前回は脱線してしまいましたが、バックの凄さはその音色のバランスです。

 
音は「芯」とその周りの「響き」でできています。
 
楽器の設計はそのバランスの妙と云えます。支柱が多いと響きを止めて、芯の強い音になります。支柱が太いと響は止まります。重量は響を止めます。その分振動が強くしっかりした音になります。
 
チューニングがリバースになると響きが乗ります。
 
楽器自体の重さが軽いと響きが出ます。
 
ノーマルバルブは振動成分を強くしますがアキシャルフローやオープンラップのバルブや巻き方は響きの成分を多く含みます。
 
バックは基本設計での「振動成分の充実」が特徴です。
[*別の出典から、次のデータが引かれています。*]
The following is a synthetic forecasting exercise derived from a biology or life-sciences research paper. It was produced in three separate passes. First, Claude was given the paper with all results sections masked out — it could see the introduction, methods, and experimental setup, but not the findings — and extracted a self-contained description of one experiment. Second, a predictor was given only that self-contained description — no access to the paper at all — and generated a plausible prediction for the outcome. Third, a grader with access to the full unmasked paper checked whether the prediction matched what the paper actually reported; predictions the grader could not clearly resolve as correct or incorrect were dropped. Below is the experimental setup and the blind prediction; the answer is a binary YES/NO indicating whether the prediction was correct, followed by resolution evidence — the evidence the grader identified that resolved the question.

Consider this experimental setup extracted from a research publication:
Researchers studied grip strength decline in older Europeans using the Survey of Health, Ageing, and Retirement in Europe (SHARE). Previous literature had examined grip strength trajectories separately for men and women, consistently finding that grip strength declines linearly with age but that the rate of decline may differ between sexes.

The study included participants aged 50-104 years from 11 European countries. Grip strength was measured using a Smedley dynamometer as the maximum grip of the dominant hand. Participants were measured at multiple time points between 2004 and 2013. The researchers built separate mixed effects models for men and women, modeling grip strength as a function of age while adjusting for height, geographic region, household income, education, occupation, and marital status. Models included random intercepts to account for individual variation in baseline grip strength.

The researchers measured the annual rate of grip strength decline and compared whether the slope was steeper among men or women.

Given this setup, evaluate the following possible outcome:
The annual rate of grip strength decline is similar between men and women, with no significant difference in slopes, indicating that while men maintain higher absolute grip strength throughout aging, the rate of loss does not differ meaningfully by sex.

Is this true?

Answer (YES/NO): NO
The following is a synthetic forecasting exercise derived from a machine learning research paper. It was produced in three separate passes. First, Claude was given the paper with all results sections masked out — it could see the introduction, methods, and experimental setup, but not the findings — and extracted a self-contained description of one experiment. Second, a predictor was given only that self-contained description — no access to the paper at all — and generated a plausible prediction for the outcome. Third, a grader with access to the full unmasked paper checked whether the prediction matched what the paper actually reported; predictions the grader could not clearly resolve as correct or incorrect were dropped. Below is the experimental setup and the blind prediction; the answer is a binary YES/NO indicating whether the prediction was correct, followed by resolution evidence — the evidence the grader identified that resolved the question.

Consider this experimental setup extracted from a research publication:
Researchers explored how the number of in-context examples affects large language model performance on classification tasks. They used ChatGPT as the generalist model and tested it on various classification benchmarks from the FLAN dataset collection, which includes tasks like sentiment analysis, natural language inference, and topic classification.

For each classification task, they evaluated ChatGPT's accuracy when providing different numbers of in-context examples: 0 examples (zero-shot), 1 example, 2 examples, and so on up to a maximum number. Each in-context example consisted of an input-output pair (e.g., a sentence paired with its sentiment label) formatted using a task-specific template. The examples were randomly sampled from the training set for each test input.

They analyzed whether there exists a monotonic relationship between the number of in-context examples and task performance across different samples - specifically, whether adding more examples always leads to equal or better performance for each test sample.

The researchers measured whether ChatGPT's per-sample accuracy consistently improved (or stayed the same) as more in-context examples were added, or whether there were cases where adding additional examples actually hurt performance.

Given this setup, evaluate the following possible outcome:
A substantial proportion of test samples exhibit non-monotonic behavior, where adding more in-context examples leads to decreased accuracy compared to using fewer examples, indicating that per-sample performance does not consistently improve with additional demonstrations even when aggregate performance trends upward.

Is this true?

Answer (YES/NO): NO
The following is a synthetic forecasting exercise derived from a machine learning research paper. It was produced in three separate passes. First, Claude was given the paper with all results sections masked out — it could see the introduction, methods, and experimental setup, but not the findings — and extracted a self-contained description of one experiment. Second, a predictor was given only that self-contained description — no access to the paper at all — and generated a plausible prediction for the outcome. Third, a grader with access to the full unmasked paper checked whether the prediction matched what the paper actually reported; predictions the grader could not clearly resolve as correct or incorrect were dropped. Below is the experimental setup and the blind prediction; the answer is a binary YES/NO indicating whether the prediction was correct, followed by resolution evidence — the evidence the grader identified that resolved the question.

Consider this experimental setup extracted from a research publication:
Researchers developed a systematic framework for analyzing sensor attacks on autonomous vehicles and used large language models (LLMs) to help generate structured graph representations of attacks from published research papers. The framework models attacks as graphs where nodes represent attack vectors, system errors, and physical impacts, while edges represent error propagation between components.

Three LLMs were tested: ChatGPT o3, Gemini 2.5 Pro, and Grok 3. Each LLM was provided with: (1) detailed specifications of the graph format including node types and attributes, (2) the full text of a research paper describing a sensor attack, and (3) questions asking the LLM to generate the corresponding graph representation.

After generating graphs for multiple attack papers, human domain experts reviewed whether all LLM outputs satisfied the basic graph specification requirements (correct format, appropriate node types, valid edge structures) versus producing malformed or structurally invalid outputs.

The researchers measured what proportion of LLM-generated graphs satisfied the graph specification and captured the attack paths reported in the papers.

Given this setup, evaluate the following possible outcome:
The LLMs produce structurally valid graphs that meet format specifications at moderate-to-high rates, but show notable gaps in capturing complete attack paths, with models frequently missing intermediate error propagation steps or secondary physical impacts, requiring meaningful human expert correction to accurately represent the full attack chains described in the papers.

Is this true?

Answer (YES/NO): NO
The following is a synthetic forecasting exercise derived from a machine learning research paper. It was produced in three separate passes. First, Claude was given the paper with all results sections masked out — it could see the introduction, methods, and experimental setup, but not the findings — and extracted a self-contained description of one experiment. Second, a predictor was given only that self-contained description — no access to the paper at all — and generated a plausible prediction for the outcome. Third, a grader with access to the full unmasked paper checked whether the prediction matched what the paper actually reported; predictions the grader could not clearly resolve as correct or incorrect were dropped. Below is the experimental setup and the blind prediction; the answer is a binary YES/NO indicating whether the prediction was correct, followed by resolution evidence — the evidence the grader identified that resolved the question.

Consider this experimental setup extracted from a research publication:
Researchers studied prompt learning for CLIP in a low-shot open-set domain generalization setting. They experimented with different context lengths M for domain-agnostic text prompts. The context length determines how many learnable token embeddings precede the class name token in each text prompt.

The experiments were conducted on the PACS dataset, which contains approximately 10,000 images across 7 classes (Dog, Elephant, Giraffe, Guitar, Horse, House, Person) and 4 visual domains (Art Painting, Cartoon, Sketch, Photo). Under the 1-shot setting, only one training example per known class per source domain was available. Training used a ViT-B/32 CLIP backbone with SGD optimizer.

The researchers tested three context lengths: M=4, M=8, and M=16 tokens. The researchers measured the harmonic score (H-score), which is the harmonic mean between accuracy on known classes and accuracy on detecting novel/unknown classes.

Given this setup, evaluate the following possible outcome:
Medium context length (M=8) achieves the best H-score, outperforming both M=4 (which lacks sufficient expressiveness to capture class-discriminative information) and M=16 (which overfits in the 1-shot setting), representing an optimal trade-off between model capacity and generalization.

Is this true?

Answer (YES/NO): YES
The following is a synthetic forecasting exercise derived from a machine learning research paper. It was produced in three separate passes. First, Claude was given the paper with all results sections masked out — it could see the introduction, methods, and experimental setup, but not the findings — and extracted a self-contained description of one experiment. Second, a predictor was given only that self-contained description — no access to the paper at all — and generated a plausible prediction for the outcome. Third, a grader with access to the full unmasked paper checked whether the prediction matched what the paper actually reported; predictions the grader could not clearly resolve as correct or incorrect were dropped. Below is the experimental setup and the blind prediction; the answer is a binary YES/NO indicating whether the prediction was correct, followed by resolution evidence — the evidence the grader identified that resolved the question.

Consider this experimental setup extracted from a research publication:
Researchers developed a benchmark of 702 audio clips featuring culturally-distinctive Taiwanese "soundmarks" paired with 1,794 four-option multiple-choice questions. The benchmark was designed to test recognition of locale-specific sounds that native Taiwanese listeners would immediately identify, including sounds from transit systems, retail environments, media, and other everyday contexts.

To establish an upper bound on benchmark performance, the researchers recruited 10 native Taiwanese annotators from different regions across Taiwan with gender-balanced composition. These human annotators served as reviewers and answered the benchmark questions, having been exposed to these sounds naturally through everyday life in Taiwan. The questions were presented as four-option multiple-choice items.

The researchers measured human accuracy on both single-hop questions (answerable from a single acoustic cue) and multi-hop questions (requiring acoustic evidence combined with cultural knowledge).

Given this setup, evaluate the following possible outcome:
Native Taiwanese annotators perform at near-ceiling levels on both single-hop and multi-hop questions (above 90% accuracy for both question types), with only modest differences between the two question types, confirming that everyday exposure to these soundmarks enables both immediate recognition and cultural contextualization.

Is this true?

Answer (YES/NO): NO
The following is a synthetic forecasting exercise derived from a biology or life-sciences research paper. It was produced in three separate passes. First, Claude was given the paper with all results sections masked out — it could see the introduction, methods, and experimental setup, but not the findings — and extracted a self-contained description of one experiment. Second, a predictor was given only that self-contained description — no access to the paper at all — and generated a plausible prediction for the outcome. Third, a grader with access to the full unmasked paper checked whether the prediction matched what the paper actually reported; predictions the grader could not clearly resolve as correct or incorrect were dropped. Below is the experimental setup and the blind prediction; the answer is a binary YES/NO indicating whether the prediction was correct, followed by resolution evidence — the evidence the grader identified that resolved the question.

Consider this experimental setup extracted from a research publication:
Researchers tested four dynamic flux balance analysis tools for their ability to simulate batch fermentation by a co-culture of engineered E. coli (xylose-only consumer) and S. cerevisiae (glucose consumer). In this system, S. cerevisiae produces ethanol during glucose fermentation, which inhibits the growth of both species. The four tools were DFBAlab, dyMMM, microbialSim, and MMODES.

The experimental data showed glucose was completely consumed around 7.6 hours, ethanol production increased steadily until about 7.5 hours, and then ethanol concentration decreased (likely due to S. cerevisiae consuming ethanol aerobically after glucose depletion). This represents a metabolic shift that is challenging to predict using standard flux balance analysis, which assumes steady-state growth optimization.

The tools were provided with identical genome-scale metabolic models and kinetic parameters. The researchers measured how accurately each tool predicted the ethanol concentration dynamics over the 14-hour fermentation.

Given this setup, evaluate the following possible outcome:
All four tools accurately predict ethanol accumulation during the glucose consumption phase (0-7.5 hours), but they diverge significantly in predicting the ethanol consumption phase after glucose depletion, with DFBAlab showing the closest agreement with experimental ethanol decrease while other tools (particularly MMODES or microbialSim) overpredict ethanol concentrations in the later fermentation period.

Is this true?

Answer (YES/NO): NO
その為、比較的小さめのマウスピースで演奏することが可能です。この小さいマウスピースも、振動の勝った設計も、演奏するのはとても難しいのですが、演奏できた時は説得力のある濃い音を出す事ができます。
 
***社の楽器を無理してバックのようにしようとすると、重くて吹きずらい変な楽器になってしまうのは皆さん共通して言われる事です。ただ重くするだけではただ吹ずらくなるだけなのです。
 
コーンは8Hがとても響きの乗った音が出ます。88Hになるとその魅力は半減しますが、比較的大きめのマウスピースでバランスの取れた音色を出す事ができます。レミントンは8Hと88Hのために特別に設計されたマウスピースです。
 
今人気のゲッツエンやその基本設計をしたシャイアーズ。もちろんアレッシーホーンもどちらかというとコーンの系譜を引いています。コーンの弱点であったナロースライドをやめワイドに。チューニングがリバース。F管の巻きもスムーズさを優先しています。
 
最近のバックは時代の流行に乗って、響きの乗った楽器にシフトしています。F管のボアは太く、ヴァルヴもコーンの物を使用しています。メーカーが合併して個性が無くなって来ます。
 
昔ながらのモデル42Bトラッドモデルも作られていますので、そちらを吹いて見るのも面白いと思います。
確かに鳴りずらく、音色を決めるのは難しいですが、正確な演奏法で演奏できると何物にも代え難い良い音がします。